La España bronca de los viajeros románticos se volvió apacible, escarmentada por la guerra civil, y aunque soporta sin violencia la corrupción, podría acudir a ella para responder a los acosos, atracos y asaltos individuales.
Los jueces, encargados de garantizar la paz ciudadana, tienen a su servicio las leyes y las policías para aplicarlas, pero hay algunos que actúan como elementos antijusticia, lo que pone en peligro, precisamente, la tranquilidad social.
A la vista de algunos autos, sentencias, resoluciones y hasta declaraciones, hay jueces que, abusando de la independencia de su jurisdicción, actúan a su antojo abusando del buenismo.
Liberan sistemáticamente a los que dañan a las personas directa y personalmente: carteristas, asaltantes de viviendas y tiendas, atracadores, incluso homicidas que deberían encerrar.
El ciudadano aplaude y le da las gracias a los jueces que detienen legalmente a presuntos grandes delincuentes, como el expresidente de Cajamadrid o de la CEOE, Díaz Ferrán, o que investigan a Urdangarin y a la Infanta Elena, a Bárcenas, o a quien sea necesario del PP, del PSOE o de los demás partidos.

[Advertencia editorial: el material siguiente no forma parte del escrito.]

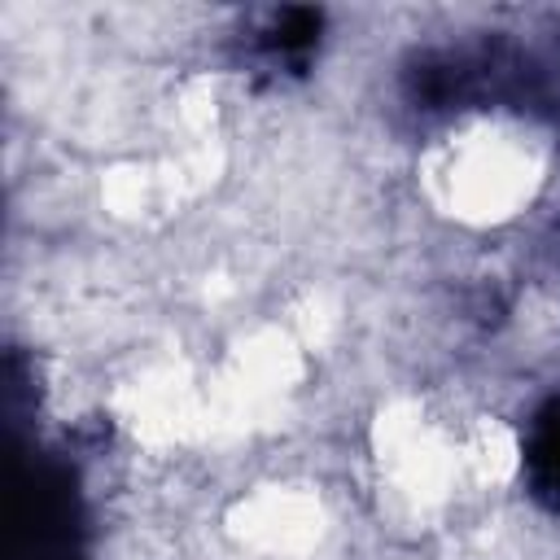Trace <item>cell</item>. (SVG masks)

Pero aborrece seguramente más que otros liberen inmediatamente a quien le atracó a que reciba igual trato el gran estafador que ve lejano, aunque su rapiña sea más gravosa.
La tendencia judicial creciente a excusar a quien lesiona directamente está llevando a muchos ciudadanos a aplaudir la venganza personal, la antijusticia.

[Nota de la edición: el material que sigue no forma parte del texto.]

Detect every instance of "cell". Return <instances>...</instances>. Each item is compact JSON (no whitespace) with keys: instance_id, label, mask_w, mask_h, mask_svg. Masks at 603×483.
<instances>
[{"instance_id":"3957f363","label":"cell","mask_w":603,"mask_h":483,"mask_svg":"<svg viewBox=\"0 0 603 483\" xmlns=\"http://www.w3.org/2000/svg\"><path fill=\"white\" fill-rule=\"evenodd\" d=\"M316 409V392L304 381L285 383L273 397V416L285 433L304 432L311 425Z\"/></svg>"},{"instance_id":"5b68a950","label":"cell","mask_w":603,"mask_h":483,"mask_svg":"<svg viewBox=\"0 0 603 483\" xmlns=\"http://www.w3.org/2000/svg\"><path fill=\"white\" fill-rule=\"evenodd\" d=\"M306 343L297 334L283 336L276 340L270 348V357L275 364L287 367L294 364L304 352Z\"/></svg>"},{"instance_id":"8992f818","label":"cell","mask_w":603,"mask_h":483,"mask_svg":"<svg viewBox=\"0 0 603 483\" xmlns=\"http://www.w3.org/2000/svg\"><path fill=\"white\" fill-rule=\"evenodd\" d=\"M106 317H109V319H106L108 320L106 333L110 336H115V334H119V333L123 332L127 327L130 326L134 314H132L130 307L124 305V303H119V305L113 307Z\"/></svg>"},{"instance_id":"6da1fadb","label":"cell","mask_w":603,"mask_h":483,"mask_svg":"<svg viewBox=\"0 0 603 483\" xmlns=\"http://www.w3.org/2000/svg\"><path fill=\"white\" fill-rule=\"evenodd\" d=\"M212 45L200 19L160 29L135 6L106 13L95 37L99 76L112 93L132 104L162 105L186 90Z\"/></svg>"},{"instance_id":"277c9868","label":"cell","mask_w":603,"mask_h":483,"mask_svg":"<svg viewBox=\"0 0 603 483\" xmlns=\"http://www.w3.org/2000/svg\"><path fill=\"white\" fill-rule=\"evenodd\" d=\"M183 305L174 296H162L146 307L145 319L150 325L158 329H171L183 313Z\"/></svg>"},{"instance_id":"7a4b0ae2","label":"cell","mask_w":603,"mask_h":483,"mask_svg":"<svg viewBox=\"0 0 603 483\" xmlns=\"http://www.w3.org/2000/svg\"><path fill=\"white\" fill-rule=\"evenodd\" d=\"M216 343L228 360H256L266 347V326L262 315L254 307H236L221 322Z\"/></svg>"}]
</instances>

La justicia sufre cierto atolondramiento actualmente: que el presidente de Supremo y del Poder Judicial alegue “libertad de expresión” para justificar el acoso de piqueteros a cualquier ciudadano, aunque sea político, a su familia y en su vivienda, es un desvarío.
Ningún jurista solvente confunde los derechos de manifestación y de expresión, que son distintos, y si el superior lo hace, el país está sometido a una insolvente antijusticia suprema.